「先生にはおおかたの情報を渡してあります。捺美さんの家族経歴や、友人関係、結婚の経緯なども伝えました。社長の了承も得ずに申し訳ありません。早い方がいいと思いまして」

「大丈夫だ、問題ない。ありがとう」

 俺も知りたかった。捺美の気持ちが。

現在の捺美の考えを理解せずに無理やり実家から引き離そうとしても逆にこじれるような気もしていた。

 おそらく、俺が想像するよりも、捺美と実家の関係は根深い。

 先生は、俺が聞く体制に入ったのを確認し、静かに口を開いた。

「資料は読ませていただきました。捺美さんは、いわゆるヤングケアラーだったようですね」

 ヤングケアラー。「本来は大人がやるべき家事や家族の世話(ケア)を日常的に行っている一八歳未満の子ども」のことを指す。

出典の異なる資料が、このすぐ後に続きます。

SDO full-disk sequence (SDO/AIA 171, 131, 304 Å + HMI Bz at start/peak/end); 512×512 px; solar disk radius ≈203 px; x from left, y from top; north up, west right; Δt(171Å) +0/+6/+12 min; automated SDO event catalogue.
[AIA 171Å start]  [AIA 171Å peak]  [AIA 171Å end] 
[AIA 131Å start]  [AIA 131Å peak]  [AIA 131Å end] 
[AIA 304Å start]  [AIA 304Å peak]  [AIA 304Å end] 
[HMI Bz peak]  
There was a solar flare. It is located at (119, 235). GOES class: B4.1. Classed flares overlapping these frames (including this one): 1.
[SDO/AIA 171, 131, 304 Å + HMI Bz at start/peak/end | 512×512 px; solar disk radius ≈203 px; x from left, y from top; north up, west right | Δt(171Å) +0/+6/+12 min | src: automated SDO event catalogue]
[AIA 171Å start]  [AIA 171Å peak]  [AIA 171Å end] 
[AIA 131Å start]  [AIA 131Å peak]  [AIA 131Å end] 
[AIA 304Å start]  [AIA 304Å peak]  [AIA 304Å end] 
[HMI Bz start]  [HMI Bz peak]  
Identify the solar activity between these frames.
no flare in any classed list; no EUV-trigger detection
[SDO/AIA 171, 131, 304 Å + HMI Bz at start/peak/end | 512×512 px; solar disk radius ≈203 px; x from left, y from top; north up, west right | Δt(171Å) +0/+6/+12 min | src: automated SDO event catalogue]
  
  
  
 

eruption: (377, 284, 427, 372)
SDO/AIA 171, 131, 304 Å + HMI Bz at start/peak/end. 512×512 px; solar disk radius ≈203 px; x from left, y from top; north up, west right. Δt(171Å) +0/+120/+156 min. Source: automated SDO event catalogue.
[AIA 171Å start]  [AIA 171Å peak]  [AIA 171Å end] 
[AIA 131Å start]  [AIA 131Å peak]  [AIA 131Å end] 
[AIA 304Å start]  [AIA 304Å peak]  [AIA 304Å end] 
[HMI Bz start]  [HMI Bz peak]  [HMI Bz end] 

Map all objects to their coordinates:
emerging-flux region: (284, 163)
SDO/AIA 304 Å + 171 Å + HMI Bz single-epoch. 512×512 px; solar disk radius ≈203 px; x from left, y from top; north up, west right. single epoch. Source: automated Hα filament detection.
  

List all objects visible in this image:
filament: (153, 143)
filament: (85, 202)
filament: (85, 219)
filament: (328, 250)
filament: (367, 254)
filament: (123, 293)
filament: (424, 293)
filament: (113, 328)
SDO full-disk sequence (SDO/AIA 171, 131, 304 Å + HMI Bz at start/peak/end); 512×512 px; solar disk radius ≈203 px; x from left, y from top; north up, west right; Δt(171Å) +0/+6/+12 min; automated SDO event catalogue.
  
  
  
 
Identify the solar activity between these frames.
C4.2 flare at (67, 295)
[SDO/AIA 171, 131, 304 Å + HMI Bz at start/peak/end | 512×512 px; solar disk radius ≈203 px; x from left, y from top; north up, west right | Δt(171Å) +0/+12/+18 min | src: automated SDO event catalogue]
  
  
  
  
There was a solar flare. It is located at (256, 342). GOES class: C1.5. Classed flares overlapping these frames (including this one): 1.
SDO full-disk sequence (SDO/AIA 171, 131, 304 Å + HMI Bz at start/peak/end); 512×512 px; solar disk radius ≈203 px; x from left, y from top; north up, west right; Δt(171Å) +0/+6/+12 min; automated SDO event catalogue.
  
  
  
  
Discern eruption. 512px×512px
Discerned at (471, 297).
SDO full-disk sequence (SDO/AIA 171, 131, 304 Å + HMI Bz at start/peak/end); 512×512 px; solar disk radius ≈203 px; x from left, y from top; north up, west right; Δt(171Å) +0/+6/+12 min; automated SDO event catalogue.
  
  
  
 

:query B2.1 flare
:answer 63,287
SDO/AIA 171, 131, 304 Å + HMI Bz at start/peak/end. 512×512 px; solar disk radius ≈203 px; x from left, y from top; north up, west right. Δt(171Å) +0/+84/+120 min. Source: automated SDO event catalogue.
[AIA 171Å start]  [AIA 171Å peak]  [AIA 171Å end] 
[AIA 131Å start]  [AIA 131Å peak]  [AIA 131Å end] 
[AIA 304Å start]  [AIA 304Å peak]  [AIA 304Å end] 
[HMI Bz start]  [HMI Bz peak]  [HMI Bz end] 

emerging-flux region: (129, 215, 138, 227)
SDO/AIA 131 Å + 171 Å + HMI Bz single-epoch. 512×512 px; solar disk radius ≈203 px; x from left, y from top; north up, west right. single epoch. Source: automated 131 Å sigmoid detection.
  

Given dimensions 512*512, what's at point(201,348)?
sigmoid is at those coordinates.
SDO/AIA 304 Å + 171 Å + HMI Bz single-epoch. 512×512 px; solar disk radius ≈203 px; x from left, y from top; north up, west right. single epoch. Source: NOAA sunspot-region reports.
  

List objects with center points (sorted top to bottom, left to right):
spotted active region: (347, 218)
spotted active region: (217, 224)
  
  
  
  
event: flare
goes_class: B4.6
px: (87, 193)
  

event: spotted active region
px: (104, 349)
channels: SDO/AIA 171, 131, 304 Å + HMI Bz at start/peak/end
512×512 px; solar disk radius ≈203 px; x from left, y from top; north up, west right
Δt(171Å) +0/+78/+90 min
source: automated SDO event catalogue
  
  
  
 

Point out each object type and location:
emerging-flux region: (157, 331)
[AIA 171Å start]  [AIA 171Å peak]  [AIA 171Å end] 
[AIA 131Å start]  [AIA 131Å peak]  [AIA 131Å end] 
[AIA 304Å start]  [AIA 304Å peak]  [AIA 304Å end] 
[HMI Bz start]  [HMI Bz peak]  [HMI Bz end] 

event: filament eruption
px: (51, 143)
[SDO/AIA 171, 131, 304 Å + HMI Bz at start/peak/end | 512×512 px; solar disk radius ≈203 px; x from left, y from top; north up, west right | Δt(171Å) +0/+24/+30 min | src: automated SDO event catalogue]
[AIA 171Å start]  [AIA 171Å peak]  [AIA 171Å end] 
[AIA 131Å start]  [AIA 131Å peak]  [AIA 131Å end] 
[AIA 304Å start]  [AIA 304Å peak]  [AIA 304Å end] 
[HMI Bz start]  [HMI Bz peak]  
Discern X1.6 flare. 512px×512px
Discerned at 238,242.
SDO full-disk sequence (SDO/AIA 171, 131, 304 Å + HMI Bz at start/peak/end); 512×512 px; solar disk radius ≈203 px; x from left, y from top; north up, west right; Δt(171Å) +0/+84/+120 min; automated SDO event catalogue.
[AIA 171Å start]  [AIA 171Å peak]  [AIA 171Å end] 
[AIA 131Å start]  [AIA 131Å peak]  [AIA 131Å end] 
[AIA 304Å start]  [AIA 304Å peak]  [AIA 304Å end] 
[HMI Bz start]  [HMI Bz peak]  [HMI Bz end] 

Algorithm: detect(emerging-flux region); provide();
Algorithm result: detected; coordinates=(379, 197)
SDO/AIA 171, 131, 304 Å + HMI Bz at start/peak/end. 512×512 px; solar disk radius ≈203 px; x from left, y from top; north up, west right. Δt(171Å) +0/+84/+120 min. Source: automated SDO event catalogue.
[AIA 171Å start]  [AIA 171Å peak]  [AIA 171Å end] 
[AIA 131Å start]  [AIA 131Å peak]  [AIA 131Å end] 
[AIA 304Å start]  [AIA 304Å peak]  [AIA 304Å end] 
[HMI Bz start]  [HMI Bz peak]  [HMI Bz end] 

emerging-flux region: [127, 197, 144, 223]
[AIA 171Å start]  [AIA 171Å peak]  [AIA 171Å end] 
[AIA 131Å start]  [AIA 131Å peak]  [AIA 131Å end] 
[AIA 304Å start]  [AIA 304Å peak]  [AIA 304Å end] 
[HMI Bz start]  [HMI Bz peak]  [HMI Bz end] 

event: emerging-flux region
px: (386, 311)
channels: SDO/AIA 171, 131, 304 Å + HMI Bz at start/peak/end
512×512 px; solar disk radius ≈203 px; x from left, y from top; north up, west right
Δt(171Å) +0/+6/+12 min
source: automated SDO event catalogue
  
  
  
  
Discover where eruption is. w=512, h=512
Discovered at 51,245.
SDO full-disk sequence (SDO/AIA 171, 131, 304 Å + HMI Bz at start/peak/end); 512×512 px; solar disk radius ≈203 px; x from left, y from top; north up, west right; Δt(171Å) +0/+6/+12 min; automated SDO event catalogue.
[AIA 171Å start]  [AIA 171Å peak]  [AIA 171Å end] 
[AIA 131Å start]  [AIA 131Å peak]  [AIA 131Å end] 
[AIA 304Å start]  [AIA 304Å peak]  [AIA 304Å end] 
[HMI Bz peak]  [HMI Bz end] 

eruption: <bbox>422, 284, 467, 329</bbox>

「十八歳~三十歳代になると「若者ケアラー」と呼ぶこともあるのですが、捺美さんの場合は十代から継続的に家族のケアを行っていたので、厳密な専門用語ではなく一般の方にも普及しているヤングケアラーと呼ばせてください」

 先生の説明に、俺は静かに頷いた。

正直呼称はどちらでもいい。

専門家はやたら用語を詳しく使いたがるが、重要なのはそこではない。